To directly answer some of the outsourcing criticisms: outsourcing your labor to where it is cheaper, "Chindia" as Friedman calls it, is not exporting slave labor. The reason GM sold more cars in China last year than it did in the U.S. is because of the sweatshops that pay $2 a day. That may sound bad, but it's more than double the amount the same young lady could make breaking her back in the fields. Now she can take that money and get an education, feed her family, or join the middle class and buy a GM product. The new middle class of Chindia is the salvation of American manufacturing.
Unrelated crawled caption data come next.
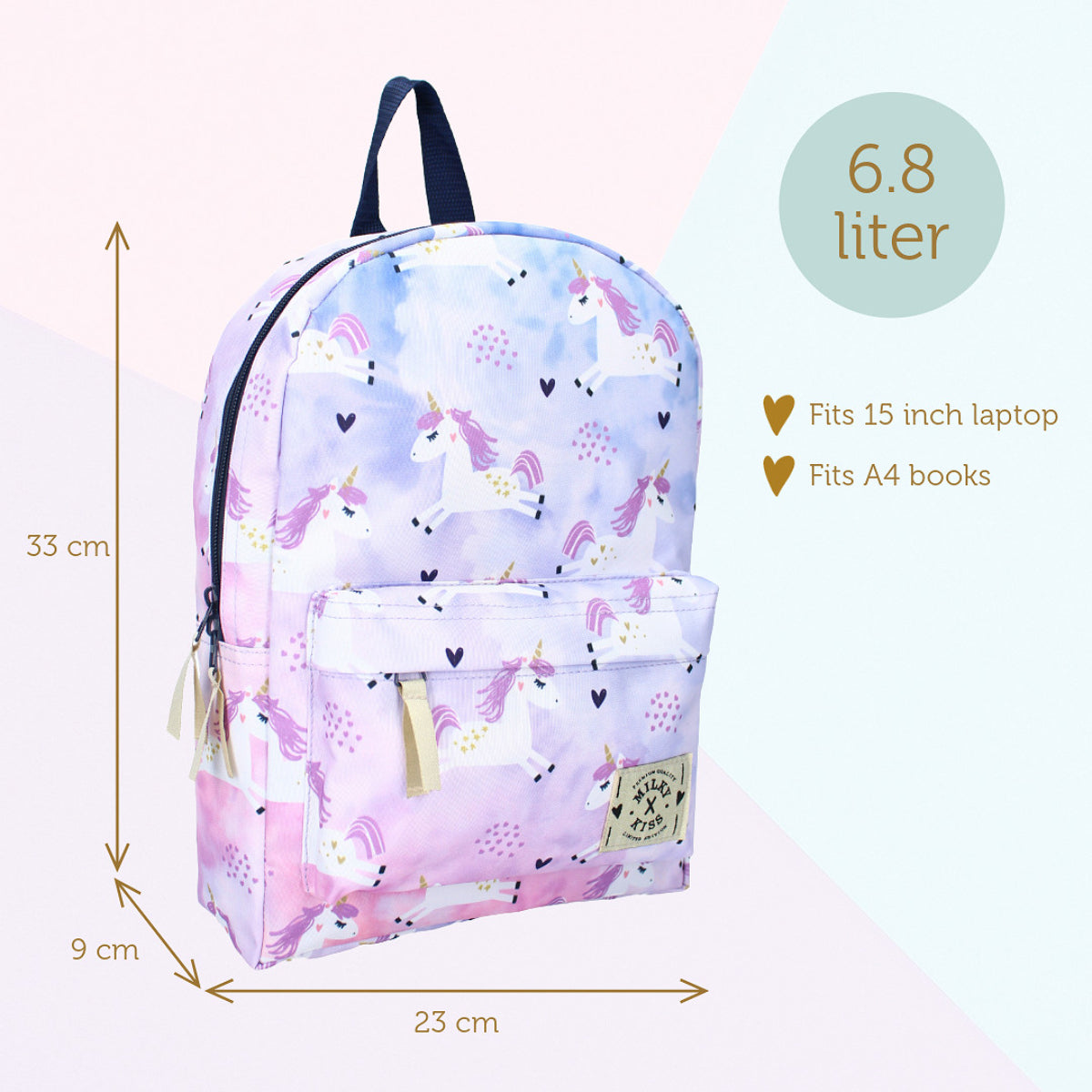 Milky Kiss Rucksack Schultasche Ombré mit Sternen & Einhörnern Bag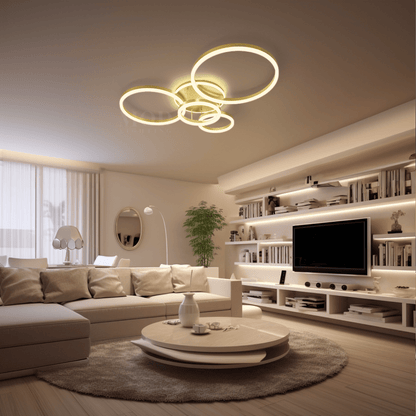 Chic Eelegant Modern Ceiling Light | Gold or Black Finish, 2-6 Circle Ceiling light for Home Decor | House lights indoor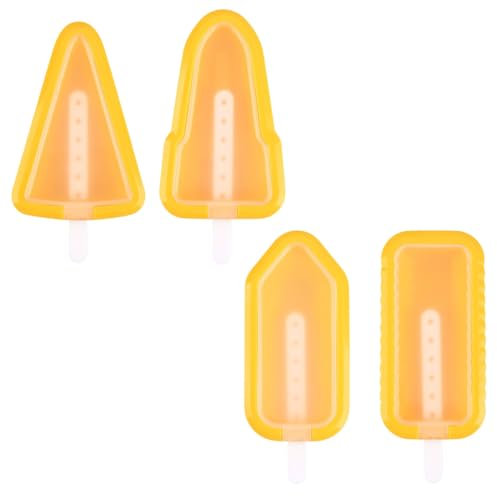 EIHI 4 Pièces Jaune Moule Glace Silicone Batonnet, Moule Glace Bebe, Moule Silicone Glace, Moules Glaces avec Batonnets et Couvercles, A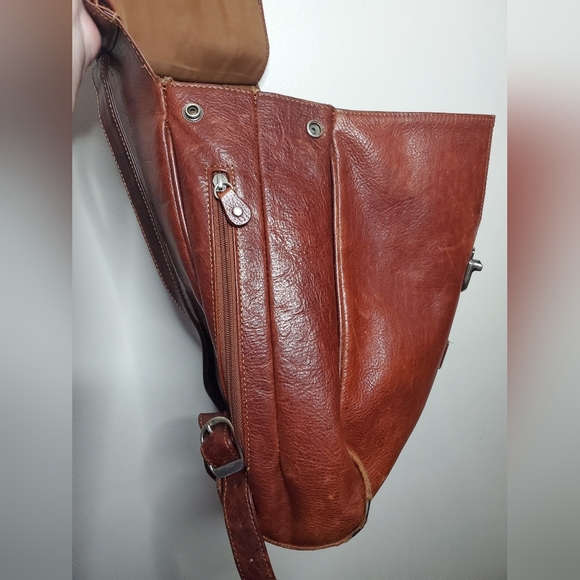 Wilson's Leather Mini Bookbag Distressed Brown Carry Handle - Picture 8 of 14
There is no way a book like this could rate 1-star, as it challenges all of the assumptions that make up your life, the use of your time, working through to retirement, and retirement itself, a very important subject for millions of Baby Boomers. Sometimes it hurts to question all of those rules that you have lived your life by, but it is healthy to do so. So read the book, take a couple of its points on board, or dive in and join Ferriss in some exotic locale base jumping off cliffs while the automated market works for you. And remember, all of these current free market experts, the 80-hour-week guys who have been operating without oversight for so long are the same guys who just crashed our economy into a brick wall at 100mph. The 80-hour-week guys got it all wrong, maybe "The 4-Hour Workweek" guy has some better ideas.